White Fire (1984)
6/10
Brotherly love and facial hair.
19 August 2020
The plot for White Fire is utterly atrocious, the direction stinks, and the acting is diabolical, and yet there's still quite a bit of fun to be had with this goofy '80s action film starring straight-to-video tough-guy Robert Ginty.

The film opens with a family trying to escape from Russia. The mother is shot and the father incinerated by flamethrower, but the two kids, Bo and Ingrid, are helped by a friendly smuggler called Sam (Jess Hahn), who raises them and teaches them the art of thievery. Twenty years later, and Sam, Bo (Ginty) and Ingrid (Belinda Mayne) are working a racket at a Turkish diamond mine (regulation uniform: red or blue jumpsuit with black and gold accessories), but other parties also want in on the action, especially when the world's biggest diamond, the White Fire, is discovered in one of the old tunnels (although I'm not sure what they intend to do with a highly radioactive diamond that burns anyone who touches it).

So far so mediocre, but the film gets more interesting once a group of Italian criminals led by Sophia (played by the beautiful but not very talented Mirella Banti) enter the picture and try to relieve Bo and Ingrid of their latest haul of gems: a fight breaks out that sees Bo stabbing two men with a knife and picking up a handy chainsaw to slice one guy in the leg and another in the stomach; meanwhile, Ingrid impales a guy with a boat-hook. Our hero and heroine aren't averse to killing when necessary, providing the film with cheapo gore galore, the action accompanied by a really naff theme song: great stuff!

Shortly after, the White Fire is discovered in an abandoned part of the mine, and one-time peplum star Gordon Mitchell (modelling the red jumpsuit) uses a pickaxe to kill the man who found it. Mitchell's acting might even be worse than Banti's.

That evening, Bo is chatting to Sam, who is preparing food while Ingrid takes a naked swim in the pool. When dinner is served, Bo goes to find Ingrid, which is when we get the film's most memorable scene - unforgettable for all the wrong reasons. Ingrid is showering naked when Bo surprises her by shaking the leaves of a bush. And talking of bush, Bo makes sure he gets a good look at his sister's by whipping off her towel. As if that wasn't creepy enough, he makes sleazy remarks such as 'You sure don't look like anybody's kid sister any more, do you?' and 'You know, it's a pity you're my sister'. Yes, our hero has an incestuous yearning for his sibling (admittedly, she's got a rocking body, but even so...).

Instead of dropping the dodgy incest angle, the film pursues it further after Ingrid is murdered by bad guys (no, Bo doesn't turn to necrophilia, but what follows is still quite perverted). While drowning his sorrows at a bar, Bo meets a woman named Olga (Diana Goodman) who bears a passing resemblance to his dead sister. When Sam meets the woman, he hatches a plot to steal the White Fire that involves Olga getting plastic surgery to make her look even more like Ingrid. Olga agrees to the operation - she is being hunted by a ruthless criminal called Noah (Fred Williamson), so this is the perfect answer to her problem - and emerges as Ingrid's doppelganger (played by Mayne again), after which she and Bo develop a romantic relationship. Looks like Bo will get to boff his 'sister' after all!

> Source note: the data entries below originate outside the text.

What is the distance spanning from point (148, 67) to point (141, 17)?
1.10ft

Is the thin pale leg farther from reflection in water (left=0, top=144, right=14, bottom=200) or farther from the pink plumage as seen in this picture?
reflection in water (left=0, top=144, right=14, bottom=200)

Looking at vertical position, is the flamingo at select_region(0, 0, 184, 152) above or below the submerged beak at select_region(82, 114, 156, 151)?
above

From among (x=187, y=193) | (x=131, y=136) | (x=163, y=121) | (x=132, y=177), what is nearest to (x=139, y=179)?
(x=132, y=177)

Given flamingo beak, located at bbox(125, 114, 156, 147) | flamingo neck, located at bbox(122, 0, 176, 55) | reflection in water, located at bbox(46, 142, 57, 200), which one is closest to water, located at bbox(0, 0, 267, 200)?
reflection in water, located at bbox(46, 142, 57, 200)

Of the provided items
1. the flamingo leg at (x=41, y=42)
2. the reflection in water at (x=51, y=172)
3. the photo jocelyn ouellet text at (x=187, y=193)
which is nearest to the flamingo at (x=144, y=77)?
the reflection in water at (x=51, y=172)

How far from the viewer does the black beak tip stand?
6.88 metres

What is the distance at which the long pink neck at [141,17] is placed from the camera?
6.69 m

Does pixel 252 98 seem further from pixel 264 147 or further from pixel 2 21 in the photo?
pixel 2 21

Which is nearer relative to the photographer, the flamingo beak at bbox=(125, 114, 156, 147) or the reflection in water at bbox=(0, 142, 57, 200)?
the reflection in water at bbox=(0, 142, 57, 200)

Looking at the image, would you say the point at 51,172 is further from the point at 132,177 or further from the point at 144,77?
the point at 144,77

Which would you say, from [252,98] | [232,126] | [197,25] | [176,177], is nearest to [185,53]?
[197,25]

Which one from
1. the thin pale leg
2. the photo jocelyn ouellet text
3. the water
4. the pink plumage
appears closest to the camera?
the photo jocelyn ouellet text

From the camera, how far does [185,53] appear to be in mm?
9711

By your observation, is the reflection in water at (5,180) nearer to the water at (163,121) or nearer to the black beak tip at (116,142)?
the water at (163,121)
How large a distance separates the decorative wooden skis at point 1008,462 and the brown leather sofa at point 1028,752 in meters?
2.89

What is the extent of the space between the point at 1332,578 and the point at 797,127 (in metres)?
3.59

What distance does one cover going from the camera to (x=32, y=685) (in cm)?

The film's finalé sees everyone converging at the diamond mine for a chaotic gun battle featuring plenty of bloody squibs, explosions, and some injurious stunts (one guy catching fire during an explosion didn't look planned to me). To ensure that his audience is left totally non-plussed, director Jean-Marie Pallardy has the White Fire spontaneously explode, meaning that no-one gets the prize. Well, no-one except for Bo, who walks into the sunset with Olga/Ingrid, no doubt planning to satisfy his incestuous urges.

While White Fire is unlikely to appeal to the average movie fan, those who enjoy trash cinema should find the film's clumsy storytelling and more exploitative elements quite entertaining. Oh, and anyone with a moustache fetish will be in heaven: both Ginty and Williamson sport impressive 'taches, as do most of the male extras. 5.5/10, rounded up to 6 for Ginty's lilac scarf - quite a bold choice for an '80s action hero.